Kinect – What’s the future of gesture recognition in the ten-foot experience?
According to Microsoft, the popularity of Kinect has far exceeded expectations – in a conference call the following statement was made:
“Kinect, in particular, exceeded our expectation. Kinect is the fastest-selling consumer electronics device in history. It’s just our first step in delivering on the opportunity to fundamentally change the way people interact with technology. Kinect exceeded all expectations with 8 million stand-alone and bundled sensors sold in just 60 days.”
This is by far an amazing feat, and only points to how keen consumers are for gesture-based gaming. But how soon will this translate into a desire for gesture-based control of other ten-foot experiences, such as controlling your TV or set top box interface? And what does this mean for the traditional remote control?
Not so futuristic after all
Whenever I think of the future of gesture-based controls, it sparks some excitement, merely from the fact that it all seems so futuristic – and typically, gesture-based controls are depicted in many futuristic movie sets, namely the crazy interface in Minority Report. But really, the interface was designed and conceptualised by MIT’s Underkoffler, and is closer to reality than we think. Check out Oblong and the amazing G-Speak interface:
Already TV companies like LG have been experimenting with alternate remote control devices – their Magic Motion gesture controller offering a gesture-based controller that you point to highlight and select items on the TV screen. Not too dissimilar from a Wii controller, though I’m sure offering more accurate control, Sony have the same device coming out soon as well.
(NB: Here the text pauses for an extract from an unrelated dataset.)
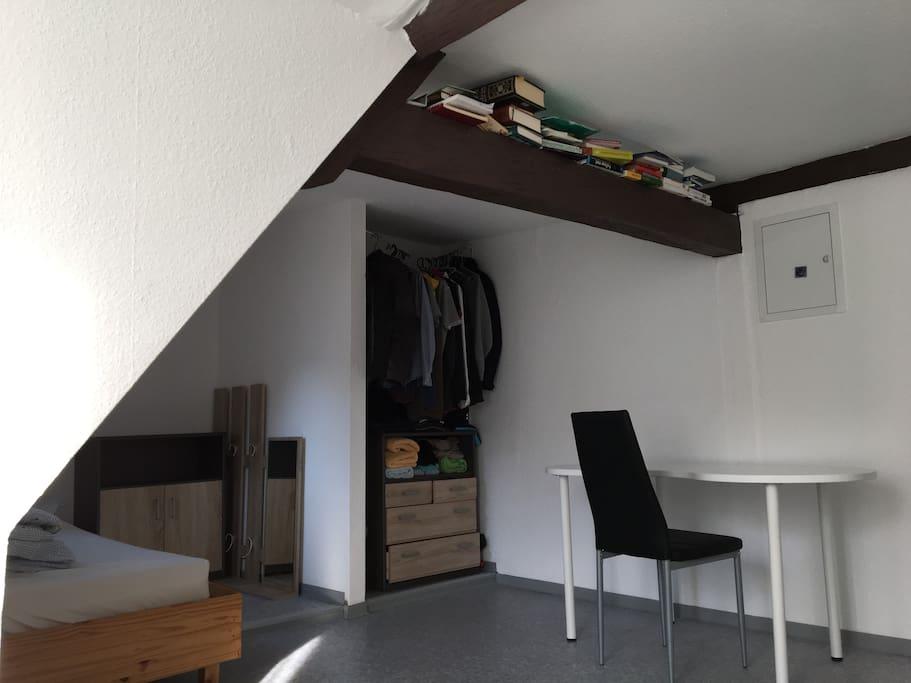 Schlafzimmer mit zwei gemütlichen Betten und Platz für den Laptop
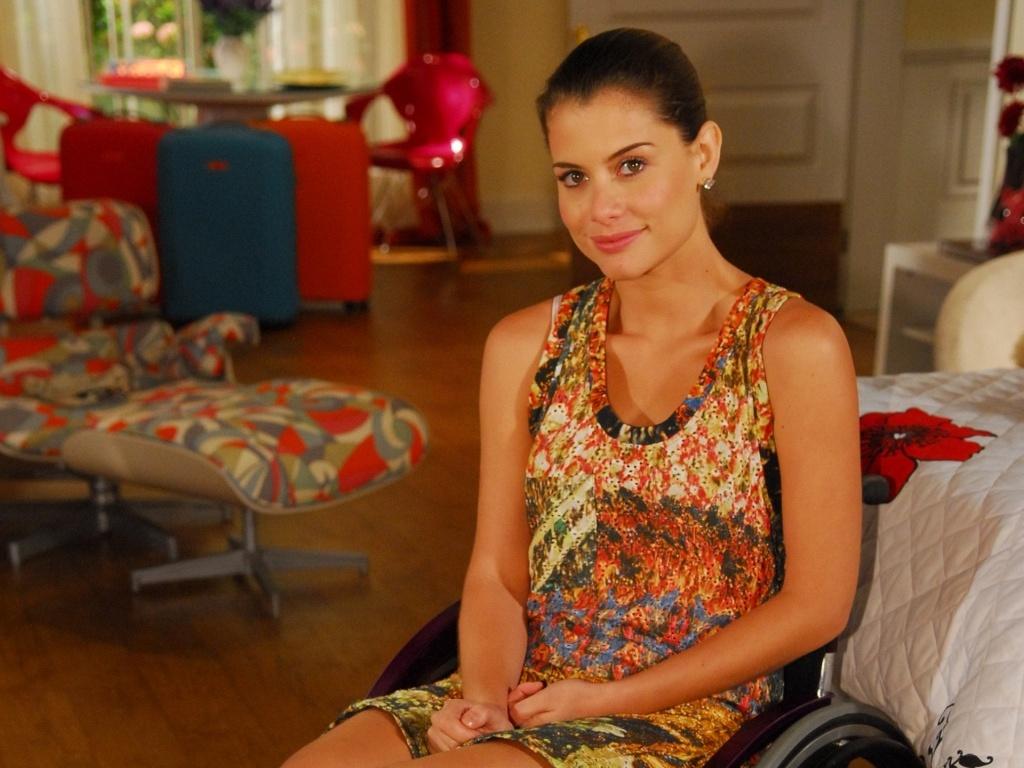 Luciana (Alinne Moraes), personagem de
But this is still reliant on a remote style device. True gesture control sans remote is not a new concept in TV – in fact companies have been R&D’ing this for years – but it’s yet to reach mainstream:
Toshiba had previously released a laptop (Qosmio G55) with gesture control – but it only goes to show how much more appropriate gesture control is with a ten-foot experience. In 2008, Toshiba demoed their version of gesture control, but this is more a type of gesture control where you hand (or rather, fist) acts like a giant mouse.
Hitachi also demoed some of their great R&D at 2009′s CES:
Check out this video by Canesta, a company which makes technology that enables human gestures to power devices (interestingly, recently acquired by Microsoft late last year). They’re behind some of the great work in Kinect and Playstation EyeToy accessory, and the Hitachi TVs.
And it’s clear early adopters are keen for the same kind of thing – Two developers, John Simons and Joel Griffin Dodd, have recently released free public beta code for KinEmote – which turns Kinect peripherals into a Media Control, in the example below being used to control Boxee.
Finally free from D-Pad Navigation?
Though I don’t think the Canesta or Hitachi interfaces necessarily represent “good” user experience, it definitely shows how different an interface might be if the interface design is free from the constraints of a “D-Pad” remote style navigation. Traditional D-Pad navigation restricts and limits an interface in many ways – and there are many design considerations and paradigms that work best for these styles of interfaces.
It will be interesting to see the unique challenges of designing for a gesture-controlled interface – consider that you’d have to work with preset defined gestures, almost in the same way programmed buttons on a remote control limit interaction possibilities (and what does this mean for the Red Button?!). In addition, it will be more so challenging (and complicated) to design systems that cater to both styles of technology – which is a likely case during consumer transition from one method of interaction to the other – or more likely, TV will never rid itself of the basic remote control, but will be supplemented by gesture recognition.
Will the popularity of the Kinect devices bring the concept of gesture-based controlling into the mainstream? Is it something people are likely to adopt in the near future? I’m starting to think maybe gesture recognition in TV land is not so far fetched after all.